The reason why she contacted me were a couple of boxes that had been
lying in her cellar for over 35 years. The official owner was the
American Dave Carmichael, who from 1968 up till late 1970 used to live
in the same building at the Prinsengracht in Amsterdam as Hoodle van
Leeuwen. Carmichael left the place with the promise to return in a years
time, after a trip to Scandinavia. However, he never returned to Holland
and so the unique material was kept hidden in the cellar. Dave
Carmichael is better known to radio listeners from Caroline in the
1960's and RNI in the 1970's as Carl Mitchell.
Carl Mitchell's archive proved to contain a lot of rare material
including a typed-out version (see: appendix 1) as well as a partly
handwritten transcription (see: appendix 2) of an interview with John
Lennon and Yoko Ono. The interview was made in October 1969, in London
by Robbie Robinson, who's better known as Robbie Dale. He had the
transcription for some time at his home and then it suddenly disappeared.

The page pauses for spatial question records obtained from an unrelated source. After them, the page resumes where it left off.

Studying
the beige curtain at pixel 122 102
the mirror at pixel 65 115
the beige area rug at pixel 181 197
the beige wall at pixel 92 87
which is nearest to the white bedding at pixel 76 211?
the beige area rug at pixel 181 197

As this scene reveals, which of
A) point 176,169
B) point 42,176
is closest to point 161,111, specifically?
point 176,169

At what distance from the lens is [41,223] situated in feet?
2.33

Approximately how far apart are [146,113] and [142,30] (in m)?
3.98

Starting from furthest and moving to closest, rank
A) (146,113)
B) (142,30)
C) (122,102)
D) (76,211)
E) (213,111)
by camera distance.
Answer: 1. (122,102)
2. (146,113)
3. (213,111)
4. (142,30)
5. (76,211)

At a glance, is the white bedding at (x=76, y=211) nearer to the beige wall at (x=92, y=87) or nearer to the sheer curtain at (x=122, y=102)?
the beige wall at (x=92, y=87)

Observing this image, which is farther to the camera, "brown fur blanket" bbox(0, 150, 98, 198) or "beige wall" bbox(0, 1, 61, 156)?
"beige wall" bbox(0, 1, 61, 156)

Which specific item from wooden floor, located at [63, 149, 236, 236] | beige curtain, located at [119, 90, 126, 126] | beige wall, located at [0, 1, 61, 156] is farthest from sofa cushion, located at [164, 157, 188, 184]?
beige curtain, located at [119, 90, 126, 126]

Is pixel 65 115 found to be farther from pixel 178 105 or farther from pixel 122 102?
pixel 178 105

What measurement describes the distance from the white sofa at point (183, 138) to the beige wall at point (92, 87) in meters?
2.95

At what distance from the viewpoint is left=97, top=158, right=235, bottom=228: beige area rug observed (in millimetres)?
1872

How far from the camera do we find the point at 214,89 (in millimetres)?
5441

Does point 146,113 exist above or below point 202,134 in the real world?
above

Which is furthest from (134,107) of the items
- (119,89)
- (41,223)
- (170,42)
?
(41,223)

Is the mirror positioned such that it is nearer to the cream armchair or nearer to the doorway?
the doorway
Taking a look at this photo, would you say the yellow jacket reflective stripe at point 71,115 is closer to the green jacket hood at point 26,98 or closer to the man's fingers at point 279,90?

I've informed him that I now have recovered the interview in my archive
and promised him to bring it to our meeting, in London, in the summer of
2007. My personal opinion is that Carl, who was a little swindler, tried
to make some money from it. I scanned the introductory part of the
handwritten section of the interview to Robbie Dale and he confirmed it
was not his handwriting. Moreover, the way it was written suggests that
the one who wrote the intro, was trying to sell the interview.
The boxes house all kind of letters from people complaining about having
paid money to him in 1970 — after Carl advertised in the newspapers and
the Dutch version of Musical Express, that a special RNI LP would be
released. Those who invested in the enterprise should forget about it,
as Carl took the money and left before a single album was released. Even
letters from the publishing companys are found in which they ask for
money, as the advertisements had not been paid for either. We can also
see, from a letter from Camera Press, that he tried so sell Robbie's
interview with John and Yoko to an English organisation. He tried same
thing with some German magazines. However, after some 35 years, I can
make Robbie Dale happy by returning the original transcription of the
exclusive interview he had with John and Yoko. I myself am happy, in
return, because Robbie Dale gave me the permission to publish the
English version of the interview now in 2007.